Bir anlamda “metal yorgunluğundan” yakınan AKP Reis-i Umumisi, “aşk mı, metal yorgunluğu mu yoksa siyasal ihanete mi uğramıştı” bilmek güç...
AKP sonuçlara itiraz etti... Fark 16 bine indi... Sayımlar sürüyor. Bakalım daha ne kadar sürecek?
Ancak, “eşekten düşen” Yıldırım’a karşılık, İmamoğlu, “Atı alıp, Üsküdar’a geçti...”

***

“Metal yorgunu” olarak görevden alınan bir başka belediye başkanı, başkentte 23 yıldır görev yapan AKP’li Melih Gökçek idi... Gökçek, çeyrek yüzyıllık başarısını şöyle anlatmıştı:
“Ben bu davanın adamıyım. ‘Dava ahlakından’ geliyorum. Benim davamda nefse uymak yoktur. Benim davamda şahsi çıkarlarla davaya zarar vermek yoktur. Benim davamda ‘liderin kararlarına uymak’ gerekir. ‘Emir, demiri keser.’ Ben bu vebalin altından kalkamam!”
Demokraside “emir” olur mu? Olursa, o düzene acaba ne denilir?
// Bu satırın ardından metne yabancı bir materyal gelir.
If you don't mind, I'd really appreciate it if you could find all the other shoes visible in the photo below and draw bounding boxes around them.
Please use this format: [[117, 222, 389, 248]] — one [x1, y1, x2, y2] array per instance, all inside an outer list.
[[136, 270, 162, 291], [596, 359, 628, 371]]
Elbette,
“AKP Reis-i Umumisi’nin demokrasisi” denilir.

***

Mansur Yavaş, yaklaşık 125 bin oy farkla Ankara’yı CHP’ye kazandırdı. Kime karşı? Üstelik “AKP Yerel Yönetimler Başkanı” Mehmet Özhaseki’ye karşı!
AKP’nin Ankara ve İstanbul’daki yeni adayları “metal yorgunu” değillerdi! Ama ona rağmen seçimi kaybettiler. Acaba asıl “metal yorgunu” kim?
AKP Reis-i Umumisi Moskova’ya uçarken şöyle konuştu:
“2014 yılında Ağrı ve Yalova’da seçimlerin tekrar edildiğini hatırlayalım... İstanbul’daki seçimleri bir adayın 13-14 bin oyla kazanması halinde gönüller huzur bulamaz. Bu işin seçim süreci bitti. Bundan sonraki süreç, yargı sürecidir. Yargı sürecinde de bu işin patronajı biliyorsunuz YSK’dir...”
Türkçede “Yenilen pehlivan güreşe doymaz...” diye bir deyim var... Herhalde gerçek amaç, İstanbul Büyükşehir Belediyesi’ndeki “kirli” dosyaların temizlenmesi için zaman kazanmak olmalı!

***

Avrupa Birliği Komisyonu Başkan Yardımcısı Frans Timmermans, yerel seçimlerin ardından AKP hükümetine “demokratik ilkeleri” izleme çağrısı yaptı.
Timmermans, “Türkiye geçen yıllarda büyük bir hızla Avrupa değerlerinden uzaklaştı! Bu durumun AKP’nin yerel seçim sonuçlarına saygı göstermemesi nedeniyle daha da kötüleşmemesini umuyoruz” dedi.